§ TRECHO DO DOCUMENTO:
A Igreja, segundo o Papa, está convicta de que o desenvolvimento
integral é a via do bem que a família humana é chamada a percorrer. Por isso, ela
não se cansa de oferecer esta sabedoria e a sua obra ao mundo. E o Pontífice convidou
os presentes a levarem avante com paciência e constância esta ação, confiantes
de que o Senhor os acompanha.
Mas Francisco
não deixou de reiterar a crítica a um modelo de globalização que esmaga os
povos, privando-os de liberdade em nome do avanço económico.
De facto, a Populorum Progressio, que significa “progresso
dos povos”, introduziu na Igreja uma nova visão sobre temas como a propriedade
privada e os sistemas económicos, como referiu o Papa Francisco no sobredito
discurso, em que explicitou:
“Os vários sistemas: a economia, a finança, o
trabalho, a cultura, a vida familiar, a religião são, cada um no seu contexto,
um momento irrenunciável do desenvolvimento. Nenhum deles se pode absolutizar,
nem nenhum se pode excluir de uma conceção de desenvolvimento integral que
tenha em conta que a vida humana é como uma orquestra que só toca bem se os
vários instrumentos estão afinados e seguem um ritmo partilhado por todos.”.
E, sobre o
modelo de globalização que esmaga os povos, disse:
“Não faltam visões ideológicas e poderes políticos que
esmagaram a pessoa, que a massificaram e a privaram daquela liberdade sem a
qual o homem já não se sente homem. Esta massificação interessa aos poderes
económicos que querem explorar a globalização, em vez de favorecer uma maior
partilha entre os homens, só para impor um mercado global, cujas regras são impostas
por eles e das quais retiram benefícios.”.

§ TAREFA A: Localize e copie cada linha dos registros que contenha a palavra "roof", diferenciando maiúsculas de minúsculas.
O trecho e os registros não têm relação entre si.

§ REGISTROS DE ENTRADA:

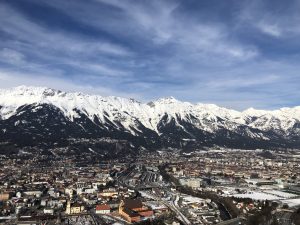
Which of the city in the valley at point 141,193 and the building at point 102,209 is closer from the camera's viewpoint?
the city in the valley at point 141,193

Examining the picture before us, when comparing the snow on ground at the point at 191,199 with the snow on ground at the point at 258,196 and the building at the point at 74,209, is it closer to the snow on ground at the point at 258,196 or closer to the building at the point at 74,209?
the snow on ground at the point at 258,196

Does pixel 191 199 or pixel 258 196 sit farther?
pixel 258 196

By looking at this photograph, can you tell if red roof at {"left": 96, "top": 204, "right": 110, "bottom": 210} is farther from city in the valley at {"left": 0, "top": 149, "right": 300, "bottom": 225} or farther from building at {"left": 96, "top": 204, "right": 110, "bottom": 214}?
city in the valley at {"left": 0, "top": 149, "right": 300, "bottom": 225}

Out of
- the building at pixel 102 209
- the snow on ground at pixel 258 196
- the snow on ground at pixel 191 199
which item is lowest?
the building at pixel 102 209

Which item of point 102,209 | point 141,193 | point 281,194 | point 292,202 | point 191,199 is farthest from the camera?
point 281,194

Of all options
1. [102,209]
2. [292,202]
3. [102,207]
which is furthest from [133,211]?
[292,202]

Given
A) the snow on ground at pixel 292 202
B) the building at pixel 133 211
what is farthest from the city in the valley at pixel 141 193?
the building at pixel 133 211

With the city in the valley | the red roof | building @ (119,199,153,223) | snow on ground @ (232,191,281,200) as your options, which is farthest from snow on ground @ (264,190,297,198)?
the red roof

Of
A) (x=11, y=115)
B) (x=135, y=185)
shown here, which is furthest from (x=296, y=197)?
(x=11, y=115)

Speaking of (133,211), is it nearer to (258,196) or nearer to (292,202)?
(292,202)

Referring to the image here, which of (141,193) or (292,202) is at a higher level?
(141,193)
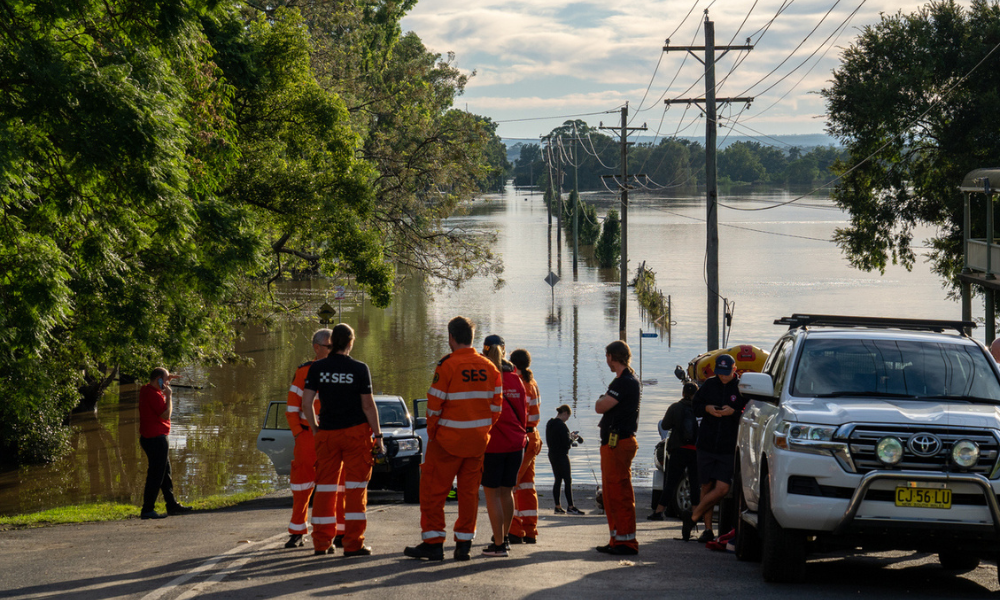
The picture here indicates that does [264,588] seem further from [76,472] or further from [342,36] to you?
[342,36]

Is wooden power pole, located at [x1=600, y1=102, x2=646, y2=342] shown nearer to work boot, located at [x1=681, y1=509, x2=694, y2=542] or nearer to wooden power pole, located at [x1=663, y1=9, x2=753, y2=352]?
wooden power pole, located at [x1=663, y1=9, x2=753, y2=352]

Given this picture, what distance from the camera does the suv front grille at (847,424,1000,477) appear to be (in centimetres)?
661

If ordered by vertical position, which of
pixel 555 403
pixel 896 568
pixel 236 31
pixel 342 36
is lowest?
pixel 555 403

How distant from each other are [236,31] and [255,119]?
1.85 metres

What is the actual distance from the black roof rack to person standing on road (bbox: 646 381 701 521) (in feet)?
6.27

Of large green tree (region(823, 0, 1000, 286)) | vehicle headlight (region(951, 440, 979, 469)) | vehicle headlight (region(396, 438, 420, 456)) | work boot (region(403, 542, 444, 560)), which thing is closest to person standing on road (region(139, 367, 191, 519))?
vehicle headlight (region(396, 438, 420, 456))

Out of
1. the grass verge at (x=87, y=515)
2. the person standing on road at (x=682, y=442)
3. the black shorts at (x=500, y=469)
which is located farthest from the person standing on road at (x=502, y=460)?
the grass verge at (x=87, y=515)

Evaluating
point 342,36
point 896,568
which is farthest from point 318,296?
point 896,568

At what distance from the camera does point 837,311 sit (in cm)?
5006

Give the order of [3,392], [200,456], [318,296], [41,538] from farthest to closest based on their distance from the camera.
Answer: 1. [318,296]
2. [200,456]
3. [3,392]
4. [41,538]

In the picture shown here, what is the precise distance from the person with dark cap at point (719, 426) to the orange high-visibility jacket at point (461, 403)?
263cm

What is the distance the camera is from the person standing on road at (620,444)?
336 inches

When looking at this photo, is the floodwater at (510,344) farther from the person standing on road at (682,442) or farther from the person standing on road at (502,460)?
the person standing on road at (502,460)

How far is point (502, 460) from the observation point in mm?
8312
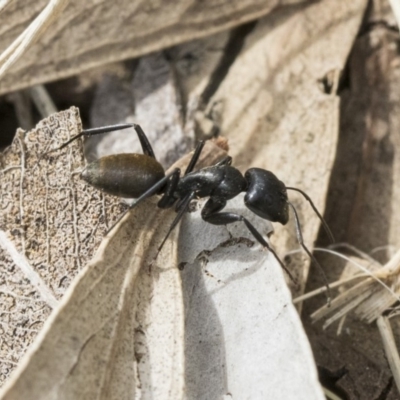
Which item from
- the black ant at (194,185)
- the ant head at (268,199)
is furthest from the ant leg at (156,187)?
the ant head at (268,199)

§ TAREFA B: No trecho sobre o discurso do Papa Francisco, a que é comparada a vida humana?

§ RESPOSTA A:
By looking at this photograph, can you tell if red roof at {"left": 96, "top": 204, "right": 110, "bottom": 210} is farther from city in the valley at {"left": 0, "top": 149, "right": 300, "bottom": 225} or farther from building at {"left": 96, "top": 204, "right": 110, "bottom": 214}?
With the city in the valley | the red roof | building @ (119,199,153,223) | snow on ground @ (232,191,281,200) as your options, which is farthest from snow on ground @ (264,190,297,198)?
the red roof
What is the actual distance from the black roof rack to person standing on road (bbox: 646 381 701 521) (in feet)?

§ RESPOSTA B: A uma orquestra que só toca bem se os vários instrumentos estão afinados e seguem um ritmo partilhado por todos.